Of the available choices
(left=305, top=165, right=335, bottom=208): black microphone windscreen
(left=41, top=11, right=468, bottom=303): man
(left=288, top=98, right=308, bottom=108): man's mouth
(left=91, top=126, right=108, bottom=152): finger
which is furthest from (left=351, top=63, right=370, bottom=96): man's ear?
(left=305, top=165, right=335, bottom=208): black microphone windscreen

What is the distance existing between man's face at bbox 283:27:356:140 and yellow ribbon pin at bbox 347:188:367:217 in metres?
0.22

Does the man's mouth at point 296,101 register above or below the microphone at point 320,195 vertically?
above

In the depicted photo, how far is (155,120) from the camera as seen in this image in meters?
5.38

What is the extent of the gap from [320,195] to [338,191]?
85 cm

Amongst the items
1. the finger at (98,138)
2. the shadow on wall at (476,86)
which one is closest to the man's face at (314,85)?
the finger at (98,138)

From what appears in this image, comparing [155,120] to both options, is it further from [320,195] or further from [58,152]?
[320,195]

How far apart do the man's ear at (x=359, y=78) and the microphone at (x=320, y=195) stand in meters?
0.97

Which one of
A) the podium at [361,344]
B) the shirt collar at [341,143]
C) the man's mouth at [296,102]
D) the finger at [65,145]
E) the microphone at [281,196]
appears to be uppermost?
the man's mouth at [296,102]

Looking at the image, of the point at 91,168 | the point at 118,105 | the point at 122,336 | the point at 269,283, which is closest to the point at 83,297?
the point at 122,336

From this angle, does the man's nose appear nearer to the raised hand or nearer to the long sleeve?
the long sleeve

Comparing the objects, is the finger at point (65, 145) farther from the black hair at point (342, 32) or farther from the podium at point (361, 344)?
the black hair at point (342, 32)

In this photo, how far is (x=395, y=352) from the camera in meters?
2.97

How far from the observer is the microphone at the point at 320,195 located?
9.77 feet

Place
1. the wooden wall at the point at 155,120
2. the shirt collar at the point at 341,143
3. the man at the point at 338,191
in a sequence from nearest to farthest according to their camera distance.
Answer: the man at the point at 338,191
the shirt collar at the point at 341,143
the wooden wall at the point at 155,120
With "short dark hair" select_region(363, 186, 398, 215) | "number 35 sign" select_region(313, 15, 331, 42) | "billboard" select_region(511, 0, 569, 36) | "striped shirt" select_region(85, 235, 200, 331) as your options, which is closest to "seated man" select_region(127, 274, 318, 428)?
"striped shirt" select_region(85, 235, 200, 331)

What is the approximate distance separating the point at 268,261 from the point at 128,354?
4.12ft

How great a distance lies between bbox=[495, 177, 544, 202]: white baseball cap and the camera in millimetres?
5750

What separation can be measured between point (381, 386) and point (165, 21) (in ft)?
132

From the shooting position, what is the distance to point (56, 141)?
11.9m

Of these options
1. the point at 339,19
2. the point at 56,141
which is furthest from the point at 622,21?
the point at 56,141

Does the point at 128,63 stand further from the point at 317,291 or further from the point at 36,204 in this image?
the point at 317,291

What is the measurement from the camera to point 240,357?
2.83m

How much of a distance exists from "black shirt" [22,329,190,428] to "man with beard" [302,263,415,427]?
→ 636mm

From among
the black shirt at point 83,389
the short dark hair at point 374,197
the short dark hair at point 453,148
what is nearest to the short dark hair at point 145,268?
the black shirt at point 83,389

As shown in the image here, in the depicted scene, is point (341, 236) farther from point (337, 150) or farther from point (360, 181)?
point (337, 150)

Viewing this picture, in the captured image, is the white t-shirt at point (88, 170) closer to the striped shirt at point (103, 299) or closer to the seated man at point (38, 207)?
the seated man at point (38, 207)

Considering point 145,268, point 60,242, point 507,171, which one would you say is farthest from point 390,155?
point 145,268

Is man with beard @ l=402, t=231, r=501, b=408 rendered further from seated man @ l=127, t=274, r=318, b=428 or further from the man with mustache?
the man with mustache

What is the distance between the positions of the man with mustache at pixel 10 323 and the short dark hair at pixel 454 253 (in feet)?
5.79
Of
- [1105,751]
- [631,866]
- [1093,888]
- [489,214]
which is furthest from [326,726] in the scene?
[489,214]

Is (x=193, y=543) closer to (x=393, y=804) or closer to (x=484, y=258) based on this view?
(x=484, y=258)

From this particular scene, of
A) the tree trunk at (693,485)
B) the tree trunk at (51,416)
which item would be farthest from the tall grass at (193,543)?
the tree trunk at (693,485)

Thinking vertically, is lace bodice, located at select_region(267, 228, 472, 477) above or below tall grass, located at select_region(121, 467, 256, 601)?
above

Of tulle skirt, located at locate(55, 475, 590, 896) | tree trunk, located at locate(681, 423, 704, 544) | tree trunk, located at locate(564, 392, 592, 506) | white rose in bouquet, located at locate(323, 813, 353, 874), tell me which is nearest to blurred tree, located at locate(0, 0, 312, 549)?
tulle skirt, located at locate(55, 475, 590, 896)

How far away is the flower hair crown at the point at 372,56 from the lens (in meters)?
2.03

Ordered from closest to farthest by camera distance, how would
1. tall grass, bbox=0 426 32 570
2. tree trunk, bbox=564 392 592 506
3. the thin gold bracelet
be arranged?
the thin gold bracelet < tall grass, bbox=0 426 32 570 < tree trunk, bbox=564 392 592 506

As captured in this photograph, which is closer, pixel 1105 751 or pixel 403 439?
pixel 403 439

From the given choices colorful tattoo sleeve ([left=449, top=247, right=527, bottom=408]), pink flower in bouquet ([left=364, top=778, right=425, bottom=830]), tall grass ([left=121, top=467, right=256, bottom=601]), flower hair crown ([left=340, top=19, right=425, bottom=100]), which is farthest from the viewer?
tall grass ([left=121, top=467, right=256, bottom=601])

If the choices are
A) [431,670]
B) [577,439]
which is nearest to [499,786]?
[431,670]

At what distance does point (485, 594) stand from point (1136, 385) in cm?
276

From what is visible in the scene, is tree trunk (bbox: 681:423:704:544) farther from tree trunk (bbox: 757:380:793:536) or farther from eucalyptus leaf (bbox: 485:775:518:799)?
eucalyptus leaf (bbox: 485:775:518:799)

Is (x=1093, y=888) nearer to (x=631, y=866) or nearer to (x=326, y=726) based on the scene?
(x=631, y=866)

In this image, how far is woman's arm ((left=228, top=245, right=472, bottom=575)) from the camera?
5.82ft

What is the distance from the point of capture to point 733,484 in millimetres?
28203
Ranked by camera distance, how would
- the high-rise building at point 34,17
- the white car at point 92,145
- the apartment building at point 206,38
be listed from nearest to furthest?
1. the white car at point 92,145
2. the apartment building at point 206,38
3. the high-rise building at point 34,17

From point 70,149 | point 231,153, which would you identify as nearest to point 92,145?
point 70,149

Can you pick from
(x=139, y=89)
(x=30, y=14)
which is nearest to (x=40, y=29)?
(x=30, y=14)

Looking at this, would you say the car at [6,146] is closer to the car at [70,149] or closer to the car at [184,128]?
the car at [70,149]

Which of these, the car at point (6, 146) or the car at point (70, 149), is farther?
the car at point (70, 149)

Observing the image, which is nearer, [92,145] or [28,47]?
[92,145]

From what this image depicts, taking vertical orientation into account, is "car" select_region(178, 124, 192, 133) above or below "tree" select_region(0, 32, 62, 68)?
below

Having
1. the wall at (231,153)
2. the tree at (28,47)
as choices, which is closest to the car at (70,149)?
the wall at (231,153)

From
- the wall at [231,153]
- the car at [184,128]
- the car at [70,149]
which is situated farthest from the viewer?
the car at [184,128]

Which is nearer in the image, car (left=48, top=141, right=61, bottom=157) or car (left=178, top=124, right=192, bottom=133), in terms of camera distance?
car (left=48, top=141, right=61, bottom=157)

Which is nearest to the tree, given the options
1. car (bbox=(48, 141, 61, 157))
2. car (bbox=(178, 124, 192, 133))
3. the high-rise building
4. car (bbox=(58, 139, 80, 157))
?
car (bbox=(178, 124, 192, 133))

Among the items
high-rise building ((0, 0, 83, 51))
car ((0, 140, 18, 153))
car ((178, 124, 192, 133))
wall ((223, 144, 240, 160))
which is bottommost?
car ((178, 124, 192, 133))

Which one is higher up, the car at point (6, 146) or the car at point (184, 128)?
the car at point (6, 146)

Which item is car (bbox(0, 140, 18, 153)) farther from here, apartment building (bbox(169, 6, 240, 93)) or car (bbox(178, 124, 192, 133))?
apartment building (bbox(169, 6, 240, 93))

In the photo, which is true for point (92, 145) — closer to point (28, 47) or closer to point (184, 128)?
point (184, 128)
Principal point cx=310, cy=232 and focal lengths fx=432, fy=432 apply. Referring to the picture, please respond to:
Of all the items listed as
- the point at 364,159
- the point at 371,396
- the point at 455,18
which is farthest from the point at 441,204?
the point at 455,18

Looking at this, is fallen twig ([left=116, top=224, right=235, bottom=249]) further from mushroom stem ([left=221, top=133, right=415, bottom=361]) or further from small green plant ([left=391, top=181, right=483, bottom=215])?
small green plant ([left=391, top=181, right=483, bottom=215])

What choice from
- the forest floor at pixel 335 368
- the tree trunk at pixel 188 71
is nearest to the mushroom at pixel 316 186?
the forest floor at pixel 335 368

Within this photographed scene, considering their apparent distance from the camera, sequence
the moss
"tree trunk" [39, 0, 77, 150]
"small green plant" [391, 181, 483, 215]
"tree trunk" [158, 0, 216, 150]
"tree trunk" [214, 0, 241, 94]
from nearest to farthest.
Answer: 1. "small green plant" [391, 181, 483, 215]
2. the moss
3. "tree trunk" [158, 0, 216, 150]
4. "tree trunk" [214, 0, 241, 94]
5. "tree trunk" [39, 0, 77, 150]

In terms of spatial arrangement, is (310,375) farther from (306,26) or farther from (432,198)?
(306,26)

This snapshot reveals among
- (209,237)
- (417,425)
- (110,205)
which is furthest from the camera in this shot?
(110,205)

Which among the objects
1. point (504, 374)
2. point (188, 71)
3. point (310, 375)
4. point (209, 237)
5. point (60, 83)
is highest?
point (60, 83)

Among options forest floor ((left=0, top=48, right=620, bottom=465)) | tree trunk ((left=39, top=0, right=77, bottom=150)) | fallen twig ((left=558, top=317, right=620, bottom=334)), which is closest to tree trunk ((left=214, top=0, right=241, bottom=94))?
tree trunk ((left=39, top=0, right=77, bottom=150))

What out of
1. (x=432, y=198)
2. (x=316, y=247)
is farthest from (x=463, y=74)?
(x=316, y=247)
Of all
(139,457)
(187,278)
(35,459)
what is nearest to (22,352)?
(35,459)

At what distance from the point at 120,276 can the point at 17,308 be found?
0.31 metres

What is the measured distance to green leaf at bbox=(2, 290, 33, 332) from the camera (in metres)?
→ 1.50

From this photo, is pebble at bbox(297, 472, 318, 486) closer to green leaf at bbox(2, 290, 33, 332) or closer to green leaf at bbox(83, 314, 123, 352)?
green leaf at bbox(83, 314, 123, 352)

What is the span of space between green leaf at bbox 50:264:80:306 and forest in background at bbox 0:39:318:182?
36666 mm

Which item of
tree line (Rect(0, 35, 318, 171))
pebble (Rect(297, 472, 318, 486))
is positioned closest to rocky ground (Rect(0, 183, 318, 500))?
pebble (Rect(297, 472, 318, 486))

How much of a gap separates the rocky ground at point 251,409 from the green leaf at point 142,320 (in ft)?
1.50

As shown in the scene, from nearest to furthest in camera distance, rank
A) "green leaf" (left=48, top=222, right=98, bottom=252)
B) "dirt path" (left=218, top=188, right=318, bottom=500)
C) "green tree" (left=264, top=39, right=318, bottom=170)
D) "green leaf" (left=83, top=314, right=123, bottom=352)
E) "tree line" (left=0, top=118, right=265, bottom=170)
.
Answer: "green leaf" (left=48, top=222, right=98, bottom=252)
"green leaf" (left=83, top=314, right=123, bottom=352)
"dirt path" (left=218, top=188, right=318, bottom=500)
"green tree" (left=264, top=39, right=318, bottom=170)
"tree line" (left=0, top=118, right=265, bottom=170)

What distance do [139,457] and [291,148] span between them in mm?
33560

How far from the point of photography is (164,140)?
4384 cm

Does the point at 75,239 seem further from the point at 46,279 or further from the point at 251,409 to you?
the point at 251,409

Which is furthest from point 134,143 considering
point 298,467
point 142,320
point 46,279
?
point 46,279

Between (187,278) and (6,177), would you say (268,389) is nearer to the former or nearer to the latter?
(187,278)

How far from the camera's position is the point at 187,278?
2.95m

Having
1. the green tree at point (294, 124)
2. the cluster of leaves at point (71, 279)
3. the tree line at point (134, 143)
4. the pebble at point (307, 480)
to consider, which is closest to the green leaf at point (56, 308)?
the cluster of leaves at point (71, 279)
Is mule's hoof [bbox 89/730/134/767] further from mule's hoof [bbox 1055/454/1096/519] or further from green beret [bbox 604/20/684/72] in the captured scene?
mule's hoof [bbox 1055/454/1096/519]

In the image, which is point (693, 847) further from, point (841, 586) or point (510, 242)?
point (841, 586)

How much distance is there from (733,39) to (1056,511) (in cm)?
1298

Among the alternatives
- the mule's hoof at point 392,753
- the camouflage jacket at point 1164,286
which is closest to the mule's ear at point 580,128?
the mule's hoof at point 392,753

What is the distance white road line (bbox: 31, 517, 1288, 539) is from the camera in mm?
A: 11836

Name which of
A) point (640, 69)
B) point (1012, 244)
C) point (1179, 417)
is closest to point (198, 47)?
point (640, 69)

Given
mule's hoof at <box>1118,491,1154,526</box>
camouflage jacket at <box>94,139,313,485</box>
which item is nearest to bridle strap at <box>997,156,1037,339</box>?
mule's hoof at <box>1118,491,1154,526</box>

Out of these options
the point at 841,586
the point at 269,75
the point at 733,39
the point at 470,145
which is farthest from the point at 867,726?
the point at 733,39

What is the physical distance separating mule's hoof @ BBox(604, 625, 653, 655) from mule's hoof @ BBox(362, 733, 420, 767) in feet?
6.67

→ Problem
From the listing above, return every line that contains the word "mule", leaving each one unchanged.

→ Written solution
Is mule's hoof [bbox 89/730/134/767] further from mule's hoof [bbox 1055/454/1096/519] or further from green beret [bbox 604/20/684/72] in the captured scene?
mule's hoof [bbox 1055/454/1096/519]
- the mule's hoof at point 392,753
which is closest to the mule's ear at point 580,128?
the mule's hoof at point 392,753
mule's hoof at <box>1118,491,1154,526</box>
mule's hoof at <box>1118,491,1154,526</box>
What is the physical distance separating mule's hoof @ BBox(604, 625, 653, 655) from mule's hoof @ BBox(362, 733, 420, 767) in feet?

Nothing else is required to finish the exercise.